Just keep in mind this assumes two things: first, that you make one lump sum contribution today and don’t add or withdraw anything for a period equal to the duration. And second, that you reinvest all interest payments and don’t spend them.
Thank you for a detailed reply, and I re-read a few older articles (to refresh my memory on the subject), but the math just doesn’t make sense to me…
Say I buy a 6 year BCE strip bond yielding 2.40% for $6,064 (a real life example, not a hypothetical one :)) In 2021, it matures and I collect 7K. If VAB catches up by then (meaning – starts yielding more than inflation), I buy VAB (paying less per share than I would now) If not – I buy a GIC or another bond (or just withdraw cash from RRSP if I lost a job or got seriously ill)
Anyways, I think I made my choice – at least for now… :)
@CCP,
“If you’re holding it in a registered account, then it doesn’t matter, because there is no reason to prefer income over capital gains (except for behavioral reasons).”
And risk!
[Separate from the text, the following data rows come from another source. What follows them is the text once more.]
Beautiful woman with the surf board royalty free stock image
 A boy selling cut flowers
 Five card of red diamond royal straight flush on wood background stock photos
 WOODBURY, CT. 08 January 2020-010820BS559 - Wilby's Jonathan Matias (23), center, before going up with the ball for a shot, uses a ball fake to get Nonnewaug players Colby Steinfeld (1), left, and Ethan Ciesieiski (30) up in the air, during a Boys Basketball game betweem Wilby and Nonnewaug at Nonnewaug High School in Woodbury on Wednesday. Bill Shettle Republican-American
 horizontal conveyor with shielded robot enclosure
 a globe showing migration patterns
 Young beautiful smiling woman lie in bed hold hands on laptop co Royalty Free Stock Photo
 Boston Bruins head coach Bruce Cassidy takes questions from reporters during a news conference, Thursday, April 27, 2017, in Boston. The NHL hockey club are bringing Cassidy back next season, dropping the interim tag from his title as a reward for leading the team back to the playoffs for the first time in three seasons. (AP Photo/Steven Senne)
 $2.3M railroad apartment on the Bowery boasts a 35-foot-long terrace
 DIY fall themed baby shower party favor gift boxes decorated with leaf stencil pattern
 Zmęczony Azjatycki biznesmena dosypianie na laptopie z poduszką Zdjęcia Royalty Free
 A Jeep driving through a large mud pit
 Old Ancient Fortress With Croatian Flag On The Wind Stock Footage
IMO there is far less risk in living solely off the income stream than there is in liquidating securities, which may or may not have capital gains at the time of sales.
I don’t wish to get into a debate on capital gains, dividend income or taxes. I merely want to know how increasing interest rates affect bond fund distributions assuming the number of units held doesn’t change. Do the $ distributions go up or down? I’m referring to RRSP holdings
@Bernie: I don’t think there is any difference in risk taking income in the form of dividends or capital. If you take dividends you have the same number of shares that are worth less; if you sell some shares (a home made dividend), you have less shares but they are worth more so the money you have left is the same. This is just a behavioural issue. If you do decide to only “live off the dividends”, with today’s low yields you will have to save more, work longer or spend less in retirement, none of which is particularly appealing. This is explained in detail in the two Moneysense articles that CCP listed in his reply to you above.
@m2: No worries, this is a difficult and counterintuitive idea that many investors find difficult.
In your example, the issue again is predictability. Your strip bond today is worth $6,064 and will mature in six years for $7,000, resulting in a yield of 2.40%. Barring default, you know exactly what your return will be. By contrast, if you put you $6,064 into a bond fund today (and let’s assume for argument’s sake that the fund has a yield to maturity of 2.40% and a duration of six, the same as the strip bond) you don’t know what your return will be six years from now. It would only be 2.40% if all interest rates remained identical for the whole six years, which of course will never happen.
The reason for this discrepancy is that the bond fund is a moving target. You hold a six-year strip bond today, but next year it will be five-year bond, and the year after it will be a four-year bond, and so on. But if you buy a bond ETF with an average term of six years, it will still have an average term of six years next year, and the year after, indefinitely. That’s because a fund is designed to maintain more or less consistent exposure to the bond market over the long term. It’s a little like selling your strip bond every year and buying a new one with a six-year term each time. If you did that, you would not be able to predict your return over the next six years.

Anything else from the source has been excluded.